If a variable annuity request is received after the third valuation date
preceding the first valuation date following the fourteenth day of the month
prior to the commencement date, it will be treated as a request received the
following month, and the commencement date will be changed to the first of the
month following the requested commencement date. The account value used to
determine the initial variable annuity payment will be the value as of the first
valuation date following the fourteenth day of the month prior to the variable
annuity begin date.
5. AMOUNT OF SECOND AND SUBSEQUENT MONTHLY ANNUITY PAYMENTS
The dollar amount of the second and later variable annuity payments is equal to
the number of annuity units determined for each sub-account times the annuity
unit value for that sub-account as of the due date of the payment. This amount
may increase or decrease from month to month.
6. VALUE OF THE ANNUITY UNIT
The value of an annuity unit for a sub-account is determined monthly as of the
first day of each month by multiplying the value on the first day of the
preceding month by the product of (a) .997137, and (b) the ratio of the value of
the accumulation unit for that sub-account for the valuation date next following
the fourteenth day of the preceding month to the value of the accumulation unit
for the valuation date next following the fourteenth day of the second preceding
month (.997137 is a factor to neutralize the assumed net investment rate,
discussed in Section 4 above, of 3.5% per annum built into the annuity rate
tables contained in the contract and which is not applicable because the actual
net investment rate is credited instead). The value of an annuity unit for a
sub-account as of any date other than the first day of a month is equal to its
value as of the first day of the next succeeding month.

### Excerpted records
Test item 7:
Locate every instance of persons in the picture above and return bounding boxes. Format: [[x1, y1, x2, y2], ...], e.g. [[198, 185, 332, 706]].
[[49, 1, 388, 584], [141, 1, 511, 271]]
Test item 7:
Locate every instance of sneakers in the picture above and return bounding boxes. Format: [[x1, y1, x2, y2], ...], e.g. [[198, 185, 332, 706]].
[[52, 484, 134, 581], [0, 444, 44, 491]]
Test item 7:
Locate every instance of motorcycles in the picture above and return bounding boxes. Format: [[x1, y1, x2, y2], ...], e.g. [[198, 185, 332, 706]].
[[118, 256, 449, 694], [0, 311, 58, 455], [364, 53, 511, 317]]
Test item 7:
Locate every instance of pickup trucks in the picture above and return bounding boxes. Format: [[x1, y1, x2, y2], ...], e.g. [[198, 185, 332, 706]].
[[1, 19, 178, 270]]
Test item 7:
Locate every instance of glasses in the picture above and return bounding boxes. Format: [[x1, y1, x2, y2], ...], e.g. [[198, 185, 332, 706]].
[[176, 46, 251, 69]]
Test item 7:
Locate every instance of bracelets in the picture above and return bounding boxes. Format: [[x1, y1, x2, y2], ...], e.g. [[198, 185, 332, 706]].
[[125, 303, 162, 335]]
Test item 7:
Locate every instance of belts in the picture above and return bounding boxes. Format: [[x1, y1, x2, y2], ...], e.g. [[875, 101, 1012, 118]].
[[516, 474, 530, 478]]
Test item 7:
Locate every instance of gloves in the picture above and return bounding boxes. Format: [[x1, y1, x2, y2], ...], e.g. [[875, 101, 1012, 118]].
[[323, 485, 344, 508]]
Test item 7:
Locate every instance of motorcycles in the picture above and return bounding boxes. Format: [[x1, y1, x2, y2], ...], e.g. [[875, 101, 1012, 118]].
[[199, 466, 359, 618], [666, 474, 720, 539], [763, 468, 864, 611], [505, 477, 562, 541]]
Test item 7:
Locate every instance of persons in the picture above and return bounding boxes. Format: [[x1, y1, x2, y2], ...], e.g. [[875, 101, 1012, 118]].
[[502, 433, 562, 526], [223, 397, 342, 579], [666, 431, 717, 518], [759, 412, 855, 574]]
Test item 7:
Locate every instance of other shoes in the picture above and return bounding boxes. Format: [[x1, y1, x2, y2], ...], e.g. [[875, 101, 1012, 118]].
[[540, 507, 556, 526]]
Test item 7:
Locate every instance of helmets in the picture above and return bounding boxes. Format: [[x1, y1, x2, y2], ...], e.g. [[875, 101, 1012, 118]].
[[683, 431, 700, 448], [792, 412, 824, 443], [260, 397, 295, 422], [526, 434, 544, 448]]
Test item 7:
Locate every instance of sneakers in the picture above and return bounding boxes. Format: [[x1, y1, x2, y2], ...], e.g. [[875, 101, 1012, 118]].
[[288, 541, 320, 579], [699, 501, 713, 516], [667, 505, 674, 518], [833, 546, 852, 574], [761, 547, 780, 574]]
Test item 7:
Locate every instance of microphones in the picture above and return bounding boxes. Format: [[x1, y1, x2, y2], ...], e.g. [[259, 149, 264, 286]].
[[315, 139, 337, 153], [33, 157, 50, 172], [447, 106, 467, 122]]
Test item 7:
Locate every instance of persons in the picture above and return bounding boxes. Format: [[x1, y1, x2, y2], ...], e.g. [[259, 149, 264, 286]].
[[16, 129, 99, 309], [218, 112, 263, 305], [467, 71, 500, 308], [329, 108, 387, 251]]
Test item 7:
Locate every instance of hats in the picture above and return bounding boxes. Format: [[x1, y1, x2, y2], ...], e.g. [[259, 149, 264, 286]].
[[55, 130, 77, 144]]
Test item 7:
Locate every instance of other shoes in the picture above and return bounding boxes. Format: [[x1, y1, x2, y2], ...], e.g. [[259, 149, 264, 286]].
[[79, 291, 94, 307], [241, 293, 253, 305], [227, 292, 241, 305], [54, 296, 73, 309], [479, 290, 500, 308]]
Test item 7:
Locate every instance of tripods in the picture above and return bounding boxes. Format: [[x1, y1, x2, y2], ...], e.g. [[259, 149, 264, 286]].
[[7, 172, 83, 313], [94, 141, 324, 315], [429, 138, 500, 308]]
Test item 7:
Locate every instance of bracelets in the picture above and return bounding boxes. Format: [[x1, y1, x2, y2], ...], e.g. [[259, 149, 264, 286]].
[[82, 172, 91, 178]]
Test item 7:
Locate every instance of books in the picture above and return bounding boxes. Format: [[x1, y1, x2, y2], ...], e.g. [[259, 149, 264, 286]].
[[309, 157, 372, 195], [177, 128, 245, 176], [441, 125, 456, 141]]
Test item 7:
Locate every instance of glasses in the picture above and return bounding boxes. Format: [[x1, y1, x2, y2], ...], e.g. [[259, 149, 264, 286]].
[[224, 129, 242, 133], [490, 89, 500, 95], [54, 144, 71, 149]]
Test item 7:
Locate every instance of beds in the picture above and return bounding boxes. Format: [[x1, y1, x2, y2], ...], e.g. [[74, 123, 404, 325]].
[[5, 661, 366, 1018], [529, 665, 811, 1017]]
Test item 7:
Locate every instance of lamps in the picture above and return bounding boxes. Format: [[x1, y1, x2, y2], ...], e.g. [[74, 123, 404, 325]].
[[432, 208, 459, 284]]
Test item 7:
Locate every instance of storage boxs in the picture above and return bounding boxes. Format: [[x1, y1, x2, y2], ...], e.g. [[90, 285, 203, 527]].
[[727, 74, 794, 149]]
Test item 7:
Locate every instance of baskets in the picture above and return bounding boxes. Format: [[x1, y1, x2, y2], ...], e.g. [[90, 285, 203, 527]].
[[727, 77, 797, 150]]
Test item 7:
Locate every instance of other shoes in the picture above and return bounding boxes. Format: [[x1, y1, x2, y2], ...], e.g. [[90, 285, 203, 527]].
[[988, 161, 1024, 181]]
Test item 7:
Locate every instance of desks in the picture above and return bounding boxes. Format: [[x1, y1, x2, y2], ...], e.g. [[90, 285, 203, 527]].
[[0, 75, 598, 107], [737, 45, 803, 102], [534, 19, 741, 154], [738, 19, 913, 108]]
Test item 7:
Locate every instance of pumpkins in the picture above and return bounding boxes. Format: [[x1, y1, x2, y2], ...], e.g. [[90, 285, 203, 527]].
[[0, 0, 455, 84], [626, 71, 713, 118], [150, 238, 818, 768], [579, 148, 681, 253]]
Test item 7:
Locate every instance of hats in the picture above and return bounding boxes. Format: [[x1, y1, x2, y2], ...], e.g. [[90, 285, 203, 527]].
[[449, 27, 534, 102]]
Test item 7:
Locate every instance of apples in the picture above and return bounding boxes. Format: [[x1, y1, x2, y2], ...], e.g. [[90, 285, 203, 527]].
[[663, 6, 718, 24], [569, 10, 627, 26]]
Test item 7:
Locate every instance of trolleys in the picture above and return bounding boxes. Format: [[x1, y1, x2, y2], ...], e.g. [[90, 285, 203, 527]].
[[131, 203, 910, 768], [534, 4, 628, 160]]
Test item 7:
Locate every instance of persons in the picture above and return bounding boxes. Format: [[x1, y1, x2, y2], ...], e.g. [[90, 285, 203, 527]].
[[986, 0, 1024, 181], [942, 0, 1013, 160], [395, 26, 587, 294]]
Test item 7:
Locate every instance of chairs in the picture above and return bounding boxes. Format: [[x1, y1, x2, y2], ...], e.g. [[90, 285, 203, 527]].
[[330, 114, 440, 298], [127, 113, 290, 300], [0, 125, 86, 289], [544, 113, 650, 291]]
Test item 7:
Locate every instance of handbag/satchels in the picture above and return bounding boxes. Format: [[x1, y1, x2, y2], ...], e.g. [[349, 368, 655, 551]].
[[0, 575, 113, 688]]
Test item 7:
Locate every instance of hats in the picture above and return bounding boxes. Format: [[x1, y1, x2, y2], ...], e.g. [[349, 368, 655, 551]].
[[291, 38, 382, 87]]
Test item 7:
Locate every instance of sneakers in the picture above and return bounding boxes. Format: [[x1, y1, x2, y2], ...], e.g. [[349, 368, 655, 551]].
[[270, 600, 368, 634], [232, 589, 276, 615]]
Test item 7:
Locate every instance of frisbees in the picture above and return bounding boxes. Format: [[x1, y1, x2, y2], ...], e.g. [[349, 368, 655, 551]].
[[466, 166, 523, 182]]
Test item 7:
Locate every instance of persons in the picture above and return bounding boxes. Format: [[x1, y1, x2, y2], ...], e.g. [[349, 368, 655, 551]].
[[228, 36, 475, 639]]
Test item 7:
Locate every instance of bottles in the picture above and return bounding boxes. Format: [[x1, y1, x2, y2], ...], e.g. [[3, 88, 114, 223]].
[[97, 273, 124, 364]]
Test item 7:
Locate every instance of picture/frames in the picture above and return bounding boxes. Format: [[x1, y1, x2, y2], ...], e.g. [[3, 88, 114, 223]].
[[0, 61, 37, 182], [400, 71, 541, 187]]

### Given task 1
Please reproduce the variable annuity passage from "5. AMOUNT OF" to "month to month.".
### Given task 2
According to the variable annuity passage, what assumed net investment rate is built into the contract's annuity rate tables?
### Given task 3
Summarize the variable annuity passage in three sentences.

### Solution 1
5. AMOUNT OF SECOND AND SUBSEQUENT MONTHLY ANNUITY PAYMENTS
The dollar amount of the second and later variable annuity payments is equal to
the number of annuity units determined for each sub-account times the annuity
unit value for that sub-account as of the due date of the payment. This amount
may increase or decrease from month to month.

### Solution 2
3.5% per annum.

### Solution 3
A variable annuity request received after a set valuation-date deadline before the commencement date is treated as received the following month, and the commencement date moves to the first of the month after the requested one. The second and later payments equal the number of annuity units for each sub-account times that sub-account's annuity unit value on the payment's due date, so the amount may rise or fall from month to month. The annuity unit value is set monthly by multiplying the prior month's value by .997137 and by a ratio of accumulation unit values, with .997137 neutralizing the assumed 3.5% annual net investment rate because the actual rate is credited instead.